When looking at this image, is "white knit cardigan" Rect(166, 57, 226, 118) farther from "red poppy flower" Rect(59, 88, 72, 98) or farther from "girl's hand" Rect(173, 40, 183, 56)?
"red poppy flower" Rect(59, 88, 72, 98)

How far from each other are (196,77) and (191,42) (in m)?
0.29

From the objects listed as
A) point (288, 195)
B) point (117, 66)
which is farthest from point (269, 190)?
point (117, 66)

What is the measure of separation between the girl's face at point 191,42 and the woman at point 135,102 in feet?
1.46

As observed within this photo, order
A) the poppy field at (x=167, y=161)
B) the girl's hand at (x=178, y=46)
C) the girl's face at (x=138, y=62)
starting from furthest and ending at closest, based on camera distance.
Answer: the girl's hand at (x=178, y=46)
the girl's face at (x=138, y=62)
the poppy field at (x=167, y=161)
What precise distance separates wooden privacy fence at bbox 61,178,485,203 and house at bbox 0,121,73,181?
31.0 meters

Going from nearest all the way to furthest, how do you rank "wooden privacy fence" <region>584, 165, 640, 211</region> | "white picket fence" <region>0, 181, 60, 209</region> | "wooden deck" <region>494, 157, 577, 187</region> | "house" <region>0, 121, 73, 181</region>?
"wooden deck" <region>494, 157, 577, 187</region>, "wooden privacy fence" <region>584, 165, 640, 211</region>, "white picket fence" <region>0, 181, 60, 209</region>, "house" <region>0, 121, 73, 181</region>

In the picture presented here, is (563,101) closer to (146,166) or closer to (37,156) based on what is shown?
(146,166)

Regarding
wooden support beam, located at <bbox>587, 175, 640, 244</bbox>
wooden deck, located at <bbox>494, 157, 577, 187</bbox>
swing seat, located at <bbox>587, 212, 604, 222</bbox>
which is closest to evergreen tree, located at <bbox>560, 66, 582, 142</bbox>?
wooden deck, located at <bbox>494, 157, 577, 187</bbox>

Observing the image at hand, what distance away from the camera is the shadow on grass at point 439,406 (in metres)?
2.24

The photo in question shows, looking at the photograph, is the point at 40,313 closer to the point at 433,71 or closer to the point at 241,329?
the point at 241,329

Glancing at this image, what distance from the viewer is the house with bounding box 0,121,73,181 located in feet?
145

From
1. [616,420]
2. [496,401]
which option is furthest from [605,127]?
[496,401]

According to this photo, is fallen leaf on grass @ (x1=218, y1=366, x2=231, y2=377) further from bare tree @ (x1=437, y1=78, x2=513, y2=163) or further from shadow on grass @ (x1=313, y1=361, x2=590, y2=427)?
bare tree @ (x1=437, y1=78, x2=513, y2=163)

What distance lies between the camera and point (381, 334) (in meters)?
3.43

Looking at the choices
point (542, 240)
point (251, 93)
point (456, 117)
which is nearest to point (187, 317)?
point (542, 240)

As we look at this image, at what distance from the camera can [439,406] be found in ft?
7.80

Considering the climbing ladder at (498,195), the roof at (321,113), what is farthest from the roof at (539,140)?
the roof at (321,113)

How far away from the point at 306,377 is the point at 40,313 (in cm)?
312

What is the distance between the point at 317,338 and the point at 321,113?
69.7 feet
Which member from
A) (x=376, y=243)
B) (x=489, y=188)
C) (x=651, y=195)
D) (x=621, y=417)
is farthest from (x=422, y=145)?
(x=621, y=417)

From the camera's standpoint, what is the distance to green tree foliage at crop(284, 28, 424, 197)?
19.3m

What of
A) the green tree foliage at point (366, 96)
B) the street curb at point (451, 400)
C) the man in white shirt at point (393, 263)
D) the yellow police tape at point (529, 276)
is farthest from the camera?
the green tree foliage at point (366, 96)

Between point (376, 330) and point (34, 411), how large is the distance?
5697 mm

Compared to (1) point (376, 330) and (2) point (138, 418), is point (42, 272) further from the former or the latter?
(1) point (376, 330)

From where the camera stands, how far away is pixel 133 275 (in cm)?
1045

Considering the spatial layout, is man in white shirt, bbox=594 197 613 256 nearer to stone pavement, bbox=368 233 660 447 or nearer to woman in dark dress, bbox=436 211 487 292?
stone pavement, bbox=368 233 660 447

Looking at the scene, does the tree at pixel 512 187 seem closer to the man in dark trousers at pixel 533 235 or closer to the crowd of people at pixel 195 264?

- - -

Given problem:
Rewrite the data from the line containing "Considering the spatial" through the end, keeping every line, and increase each coordinate in the answers by 84.

Written solution:
Considering the spatial layout, is man in white shirt, bbox=594 197 613 256 nearer to stone pavement, bbox=368 233 660 447 or nearer to woman in dark dress, bbox=436 211 487 292?
stone pavement, bbox=452 317 744 531

Looking at the scene, does the tree at pixel 512 187 seem closer to the man in dark trousers at pixel 533 235 or closer to the crowd of people at pixel 195 264?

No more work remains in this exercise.